[WORK REQUIRED] Write the next part of the foreword on mindful coloring below, picking up after its last sentence.

[SELECTED TEXT]

━━━━━━━━

Truly Mindful Coloring:

Stay Calm, Reduce Stress, & Self-Express
by
Terry Marks-Tarlow, PhD
Foreward by Daniel J. Siegel, MD

Download TNPTissue11pp14-19

We live in a world often filled with words, spending much of our time thinking about things, and taking in the array of auditory and visual stimuli that fill our senses with never-ending input. Imagine taking a big breath, pausing, and finding a way of being that offers a complementary approach to our lives. In your hands you have just such a pathway to a new way of seeing and being: Terry Marks-Tarlow’s Truly Mindful Coloring is truly wonderful—filled with wonder.

Whether you use this for your own mindful explorations, or help guide others in individual, couples or group therapy settings, the invitation is the same: Being mindful involves distinguishing a sensory stream of awareness, an observational one, a conceptual one, and even a large overarching knowing one. These distinctions free the mind to become more integrated as we learn to take these differentiated elements of mental life and link them to each other. An integrated mind is the basis of well-being.

━━━━━━━━

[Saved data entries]
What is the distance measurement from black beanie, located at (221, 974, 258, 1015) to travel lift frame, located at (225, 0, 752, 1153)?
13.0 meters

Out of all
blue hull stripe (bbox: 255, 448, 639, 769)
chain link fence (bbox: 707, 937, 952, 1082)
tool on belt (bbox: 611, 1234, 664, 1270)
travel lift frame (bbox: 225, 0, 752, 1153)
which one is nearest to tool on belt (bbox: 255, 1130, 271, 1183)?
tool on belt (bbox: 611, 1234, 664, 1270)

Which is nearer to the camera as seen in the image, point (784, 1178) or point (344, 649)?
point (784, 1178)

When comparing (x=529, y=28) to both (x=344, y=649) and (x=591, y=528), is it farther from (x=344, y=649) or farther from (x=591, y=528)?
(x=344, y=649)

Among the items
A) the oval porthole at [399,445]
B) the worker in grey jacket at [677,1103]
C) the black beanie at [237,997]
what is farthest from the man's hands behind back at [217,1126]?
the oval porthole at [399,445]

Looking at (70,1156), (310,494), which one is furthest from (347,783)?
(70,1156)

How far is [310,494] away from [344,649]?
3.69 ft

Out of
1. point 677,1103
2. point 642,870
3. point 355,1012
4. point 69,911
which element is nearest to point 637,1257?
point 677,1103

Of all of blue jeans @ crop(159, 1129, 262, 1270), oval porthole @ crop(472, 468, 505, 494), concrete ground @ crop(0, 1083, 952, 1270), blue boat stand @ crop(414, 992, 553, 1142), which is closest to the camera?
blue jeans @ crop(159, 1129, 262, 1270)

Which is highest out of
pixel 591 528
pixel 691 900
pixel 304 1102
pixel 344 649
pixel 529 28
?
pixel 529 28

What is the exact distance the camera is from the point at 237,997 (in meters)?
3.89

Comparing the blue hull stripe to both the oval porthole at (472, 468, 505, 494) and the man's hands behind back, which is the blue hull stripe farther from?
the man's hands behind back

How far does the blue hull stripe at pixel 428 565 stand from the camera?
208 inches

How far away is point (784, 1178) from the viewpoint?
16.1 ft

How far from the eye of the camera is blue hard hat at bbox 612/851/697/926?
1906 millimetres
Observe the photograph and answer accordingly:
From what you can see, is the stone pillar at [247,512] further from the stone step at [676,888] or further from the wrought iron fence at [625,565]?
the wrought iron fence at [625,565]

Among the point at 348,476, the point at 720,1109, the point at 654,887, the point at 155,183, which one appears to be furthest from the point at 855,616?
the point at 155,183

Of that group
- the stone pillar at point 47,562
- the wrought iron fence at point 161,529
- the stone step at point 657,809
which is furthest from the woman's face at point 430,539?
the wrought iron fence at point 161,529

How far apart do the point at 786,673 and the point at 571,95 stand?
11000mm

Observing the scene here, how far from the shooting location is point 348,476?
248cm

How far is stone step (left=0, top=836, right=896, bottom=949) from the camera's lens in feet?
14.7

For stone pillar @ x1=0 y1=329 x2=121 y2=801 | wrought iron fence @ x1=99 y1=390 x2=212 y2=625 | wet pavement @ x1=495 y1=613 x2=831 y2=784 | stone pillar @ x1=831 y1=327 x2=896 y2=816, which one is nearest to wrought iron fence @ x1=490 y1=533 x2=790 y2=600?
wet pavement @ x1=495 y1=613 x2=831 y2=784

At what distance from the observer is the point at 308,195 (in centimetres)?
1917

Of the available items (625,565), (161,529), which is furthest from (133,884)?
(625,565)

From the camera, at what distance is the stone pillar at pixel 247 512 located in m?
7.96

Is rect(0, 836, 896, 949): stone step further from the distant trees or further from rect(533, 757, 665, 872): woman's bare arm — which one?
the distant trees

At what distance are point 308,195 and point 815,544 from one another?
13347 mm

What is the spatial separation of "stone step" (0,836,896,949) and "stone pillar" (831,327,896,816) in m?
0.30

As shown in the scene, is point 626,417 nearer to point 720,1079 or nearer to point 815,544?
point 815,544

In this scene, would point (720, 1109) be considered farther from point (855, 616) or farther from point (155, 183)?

━━━━━━━━

[ANSWER AREA]
For anyone on a journey to become more present, these entries and their drawings invite a powerful integration of the four streams of awareness. We take in the sensory fullness of the drawings and let that sit within our being. We soak in the observational stance of what these words invite us to reflect upon, observing, witnessing and even narrating their meaning in our lives. And we have a deep conceptual stream that arises, both from the poetic phrases and the fabulous figures, as we permit a deep sense of knowing to arise. Sensation, observation, conceptualizing, and knowing—these are the differentiated ways of sensing the world that are distinguished and then linked within this wonderful experience.

Truly Mindful Coloring invites us to create a mindful experience as we integrate our minds to create more well-being for ourselves and others. Soak in this experience – its words of wisdom and playful and profound figures – as you dive into the immersion that awaits. The only intentions you need to invite yourself to create are the gifts of time, the gifts of freedom to express and explore, and the gift of letting things simply emerge. Let the presents of these gifts be the presence of mind at the heart of well-being in our individual lives and our collective relationships with each other, and with life itself.